Enter the Redirect URL.

Traffic shaping

Traffic shaping monitors an API's queries per second (QPS). When the QPS reaches a specified threshold, the gateway immediately blocks traffic. This prevents sudden traffic spikes from overwhelming the backend service and ensures high availability.

Procedure

On the Add Policy tab, click the Traffic Shaping card. In the Add Policy panel, configure the following parameters.

Parameter

Description

Enable or Not

When enabled, the traffic shaping rule takes effect.

Overall QPS Threshold

Set the Overall QPS Threshold.

Web Fallback Behavior

Return Specific Content

HTTP Status Code

Set the HTTP Status Code.
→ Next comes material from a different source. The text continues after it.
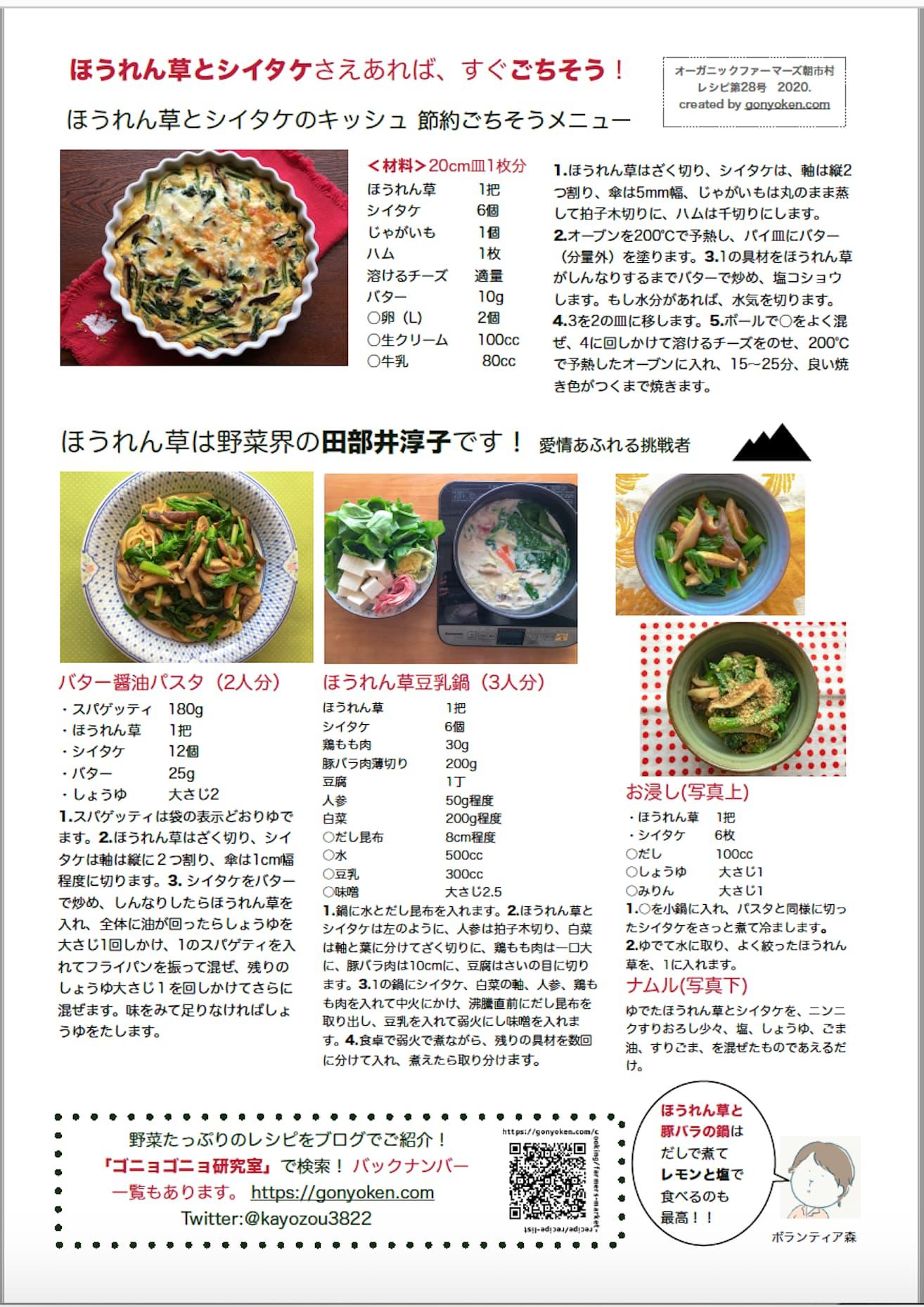 2020年1月ほうれん草とシイタケのレシピ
The default value is 429.

Type of Returned Content

Specifies whether the Type of Returned Content is Regular Text or JSON.

HTTP Text

The content of the response body to return when the threshold is exceeded.
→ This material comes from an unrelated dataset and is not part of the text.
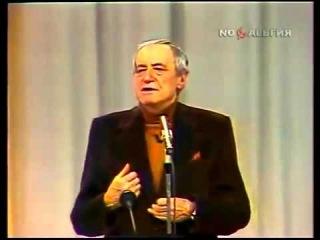 Валентин Катаев. Встреча в концертной студии Останкино (1978)_1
Redirect to Specified Page

Redirect URL

Enter the Redirect URL.

Circuit breaking policy

A circuit breaking policy protects your backend service by monitoring its response time or error ratio. When a specified threshold is exceeded, the gateway "trips the circuit" and stops sending requests to the service for a set duration. This action prevents cascading failures and ensures high availability. After the duration passes, the gateway cautiously resumes sending requests to the resource.

Procedure

On the Add Policy tab, click the Circuit Breaking card. In the Add Policy panel, configure the following parameters.

Parameter

Description

Enable or Not

When enabled, the circuit breaking rule takes effect.
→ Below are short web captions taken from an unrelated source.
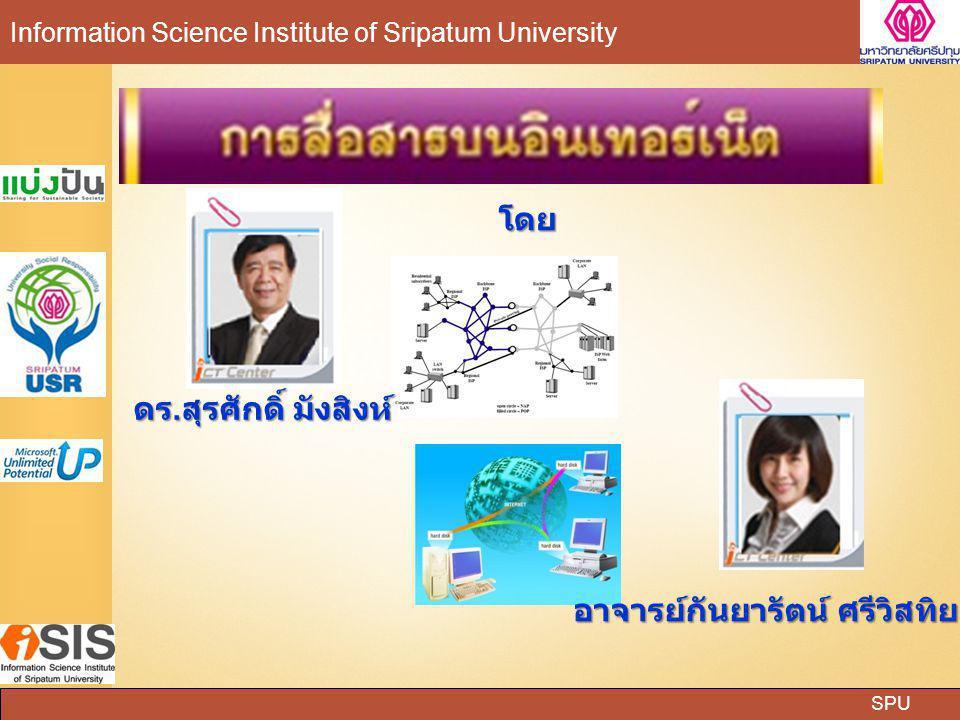 SPU Information Science Institute of Sripatum Universityโดย อาจารย์กันยารัตน์ ศรีวิสทิยกุล ดร. สุรศักดิ์ มังสิงห์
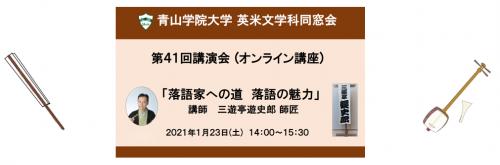 第41回講演会(オンライン講座)「落語家への道  落語の魅力」開催報告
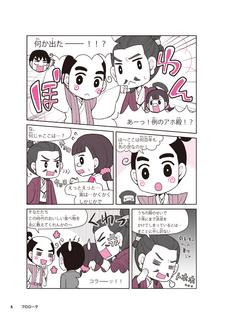 DVDまんが社会-プロローグ-3.jpg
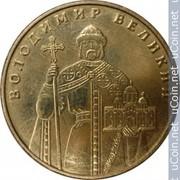 1 гривна монета Владимир Великий  2012 г.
Statistical Window Duration

The duration of the time window for collecting request statistics. Valid values range from 1 second to 120 minutes.

Minimum Number of Requests

The minimum number of requests within the statistics window required to evaluate the circuit breaking rule. If the request count is below this value, the circuit will not trip, even if the threshold is exceeded.

Threshold Type

Select whether to use the Slow Call Ratio (%) or Exception Ratio (%) as the threshold.

  1. When you select Slow Call Ratio (%), you must also specify a Slow Call RT (response time). A request is counted as a slow call if its response time exceeds this value. When the rule is enabled, the circuit trips if the request count in a statistics window exceeds the Minimum Number Of Requests and the ratio of slow calls exceeds the threshold. When tripped, all subsequent requests fail immediately for the configured duration. After this period, the circuit enters a half-open state and allows a single probing request. If this request succeeds (response time is less than the Slow Call RT), the circuit closes and normal operation resumes. If it fails, the circuit trips again.

  2. When you select Exception Ratio (%), you must specify the error ratio that trips the circuit. The circuit trips if two conditions are met within a statistics window: the request count exceeds the minimum, and the error ratio exceeds the defined threshold. When tripped, subsequent requests fail immediately for the configured duration.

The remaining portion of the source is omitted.